Extract every line below that contains the word "further", and copy each one in full.
++++++
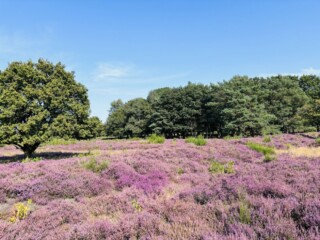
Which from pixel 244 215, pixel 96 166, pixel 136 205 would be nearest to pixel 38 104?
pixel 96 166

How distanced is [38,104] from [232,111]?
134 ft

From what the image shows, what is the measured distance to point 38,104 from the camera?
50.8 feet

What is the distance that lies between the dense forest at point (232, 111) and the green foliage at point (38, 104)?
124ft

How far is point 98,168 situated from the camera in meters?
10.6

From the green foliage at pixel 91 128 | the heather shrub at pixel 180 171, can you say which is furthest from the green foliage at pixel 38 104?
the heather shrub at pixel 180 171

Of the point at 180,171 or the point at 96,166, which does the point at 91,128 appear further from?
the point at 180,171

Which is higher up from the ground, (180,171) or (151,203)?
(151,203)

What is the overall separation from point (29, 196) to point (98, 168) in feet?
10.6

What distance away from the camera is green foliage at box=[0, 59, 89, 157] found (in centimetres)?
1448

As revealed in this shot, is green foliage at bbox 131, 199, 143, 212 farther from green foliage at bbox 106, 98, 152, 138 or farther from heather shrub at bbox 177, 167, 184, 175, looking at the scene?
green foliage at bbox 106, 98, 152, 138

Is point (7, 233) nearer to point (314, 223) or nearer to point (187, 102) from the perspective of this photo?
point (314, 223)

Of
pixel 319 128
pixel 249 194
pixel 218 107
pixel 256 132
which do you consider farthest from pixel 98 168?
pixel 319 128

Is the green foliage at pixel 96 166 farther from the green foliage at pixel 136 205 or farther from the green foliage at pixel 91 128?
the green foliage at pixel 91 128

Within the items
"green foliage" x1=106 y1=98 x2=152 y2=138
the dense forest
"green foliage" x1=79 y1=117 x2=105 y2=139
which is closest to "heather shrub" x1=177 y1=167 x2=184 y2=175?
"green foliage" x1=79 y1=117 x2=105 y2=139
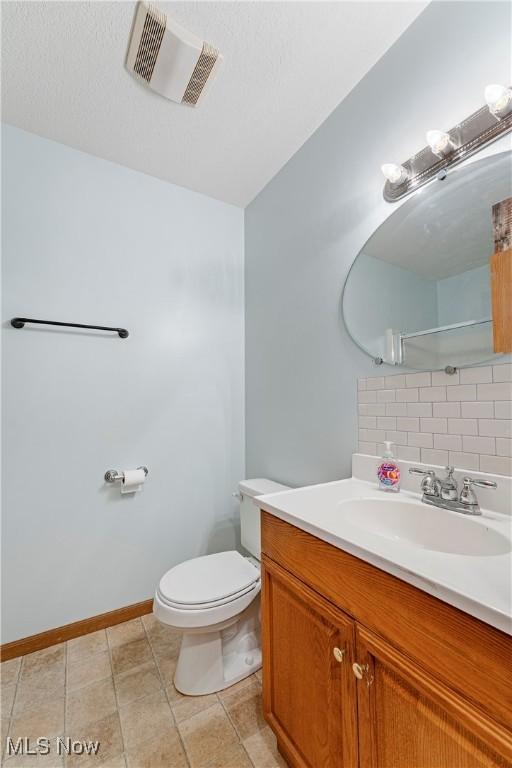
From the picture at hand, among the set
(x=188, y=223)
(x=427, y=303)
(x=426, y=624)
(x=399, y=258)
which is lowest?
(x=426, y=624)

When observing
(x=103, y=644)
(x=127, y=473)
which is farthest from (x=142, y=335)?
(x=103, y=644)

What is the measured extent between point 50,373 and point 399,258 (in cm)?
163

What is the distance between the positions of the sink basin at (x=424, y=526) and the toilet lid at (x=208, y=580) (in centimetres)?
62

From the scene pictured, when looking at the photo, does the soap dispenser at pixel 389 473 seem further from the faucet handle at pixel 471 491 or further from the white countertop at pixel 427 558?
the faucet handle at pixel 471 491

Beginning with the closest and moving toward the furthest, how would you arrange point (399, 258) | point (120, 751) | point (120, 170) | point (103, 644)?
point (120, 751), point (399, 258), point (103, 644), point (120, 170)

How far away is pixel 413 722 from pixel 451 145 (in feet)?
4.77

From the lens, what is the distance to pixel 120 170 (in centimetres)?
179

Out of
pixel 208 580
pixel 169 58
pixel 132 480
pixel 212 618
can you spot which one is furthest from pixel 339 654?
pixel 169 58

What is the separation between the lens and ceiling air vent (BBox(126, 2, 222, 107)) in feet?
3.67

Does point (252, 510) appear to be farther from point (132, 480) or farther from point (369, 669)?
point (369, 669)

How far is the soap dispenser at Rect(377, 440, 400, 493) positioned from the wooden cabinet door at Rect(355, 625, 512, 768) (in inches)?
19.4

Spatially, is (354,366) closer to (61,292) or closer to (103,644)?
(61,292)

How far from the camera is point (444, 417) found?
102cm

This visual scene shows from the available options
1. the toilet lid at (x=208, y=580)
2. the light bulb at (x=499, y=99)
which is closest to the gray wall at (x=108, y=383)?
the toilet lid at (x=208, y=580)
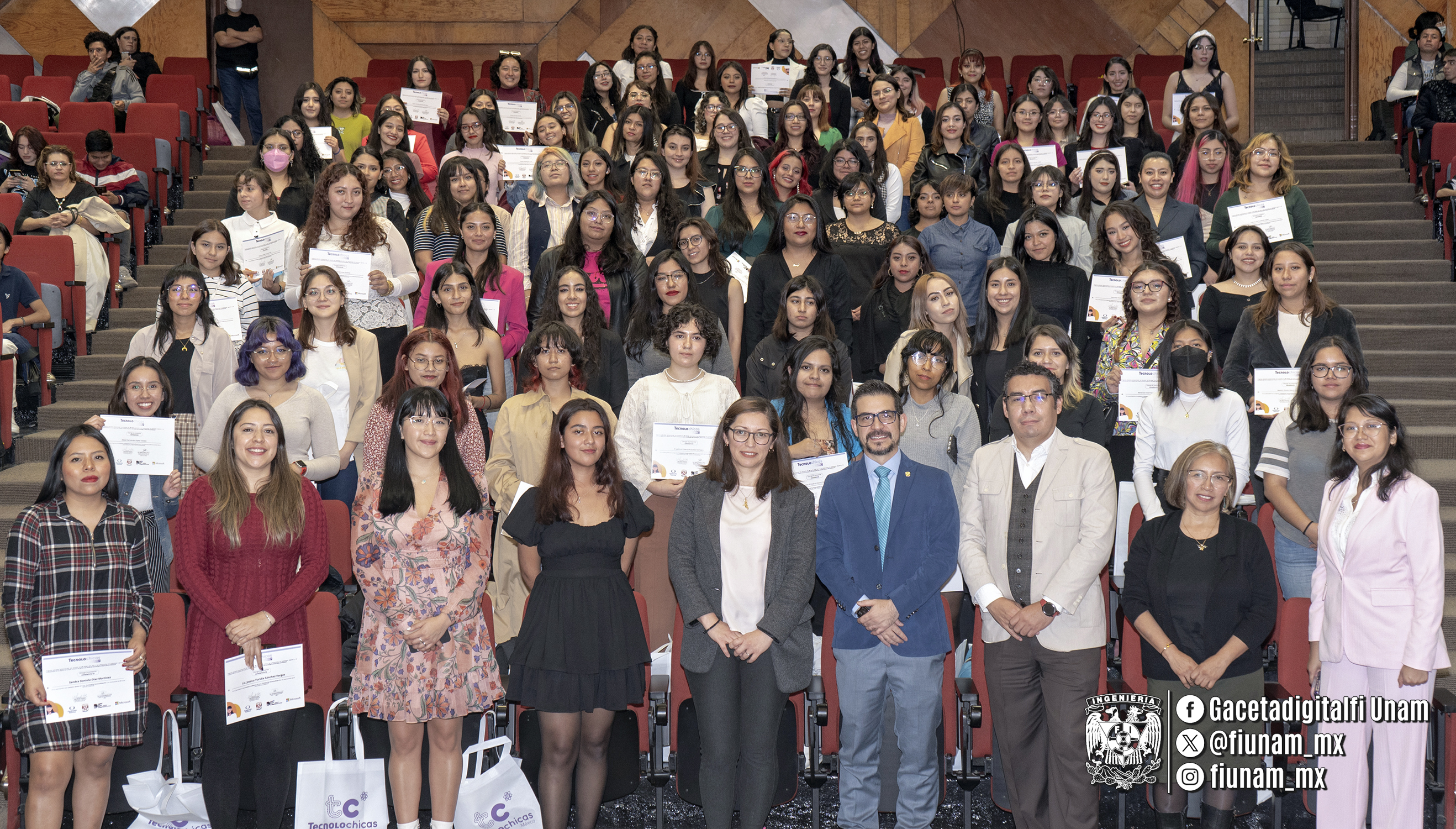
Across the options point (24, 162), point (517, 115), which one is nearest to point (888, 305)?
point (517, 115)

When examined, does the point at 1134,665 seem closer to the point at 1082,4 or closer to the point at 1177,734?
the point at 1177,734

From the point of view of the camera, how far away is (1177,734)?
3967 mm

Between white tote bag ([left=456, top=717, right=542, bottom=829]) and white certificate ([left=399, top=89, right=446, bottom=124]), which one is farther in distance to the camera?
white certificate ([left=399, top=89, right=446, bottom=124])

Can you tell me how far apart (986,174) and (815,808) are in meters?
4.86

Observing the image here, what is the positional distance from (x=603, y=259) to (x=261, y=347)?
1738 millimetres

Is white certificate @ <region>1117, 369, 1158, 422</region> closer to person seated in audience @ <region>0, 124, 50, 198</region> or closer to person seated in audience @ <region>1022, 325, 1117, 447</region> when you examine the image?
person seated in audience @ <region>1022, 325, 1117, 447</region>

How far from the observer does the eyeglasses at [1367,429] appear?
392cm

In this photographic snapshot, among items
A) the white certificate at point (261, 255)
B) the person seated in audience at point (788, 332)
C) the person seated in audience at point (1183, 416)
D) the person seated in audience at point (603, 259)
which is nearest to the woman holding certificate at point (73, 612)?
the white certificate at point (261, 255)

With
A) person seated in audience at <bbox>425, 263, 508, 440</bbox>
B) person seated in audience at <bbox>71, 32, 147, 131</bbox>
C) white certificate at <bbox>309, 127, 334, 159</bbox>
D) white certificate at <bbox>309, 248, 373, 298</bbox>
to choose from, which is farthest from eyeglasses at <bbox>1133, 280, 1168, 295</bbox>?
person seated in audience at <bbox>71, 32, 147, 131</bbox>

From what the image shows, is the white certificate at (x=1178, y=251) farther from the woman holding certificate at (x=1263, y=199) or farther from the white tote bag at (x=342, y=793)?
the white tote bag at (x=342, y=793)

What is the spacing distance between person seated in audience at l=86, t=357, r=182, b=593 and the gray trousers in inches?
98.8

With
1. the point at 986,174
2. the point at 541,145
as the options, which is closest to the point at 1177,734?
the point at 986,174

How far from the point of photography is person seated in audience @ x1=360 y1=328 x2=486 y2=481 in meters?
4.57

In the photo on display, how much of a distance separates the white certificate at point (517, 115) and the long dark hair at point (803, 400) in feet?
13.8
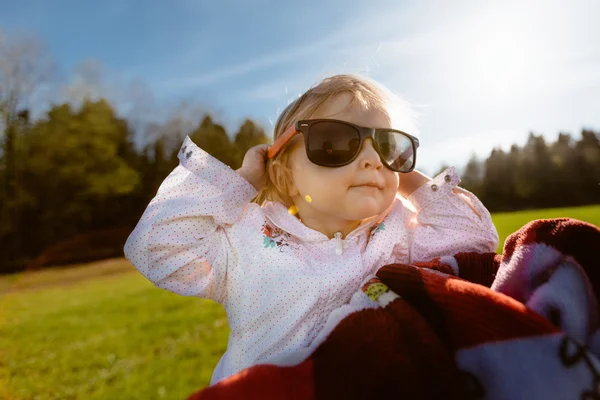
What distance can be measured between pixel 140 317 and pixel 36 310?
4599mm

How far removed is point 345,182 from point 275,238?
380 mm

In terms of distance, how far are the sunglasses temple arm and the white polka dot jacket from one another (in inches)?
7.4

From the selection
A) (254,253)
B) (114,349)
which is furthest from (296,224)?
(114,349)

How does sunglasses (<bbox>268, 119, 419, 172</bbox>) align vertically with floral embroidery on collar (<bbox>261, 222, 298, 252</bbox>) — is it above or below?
++++++
_Expected answer_:
Of the point at 180,171 or the point at 96,166, which does the point at 91,128 appear further from?
From the scene pictured, when looking at the photo, does the soap dispenser at pixel 389 473 seem further from the faucet handle at pixel 471 491 or further from the white countertop at pixel 427 558?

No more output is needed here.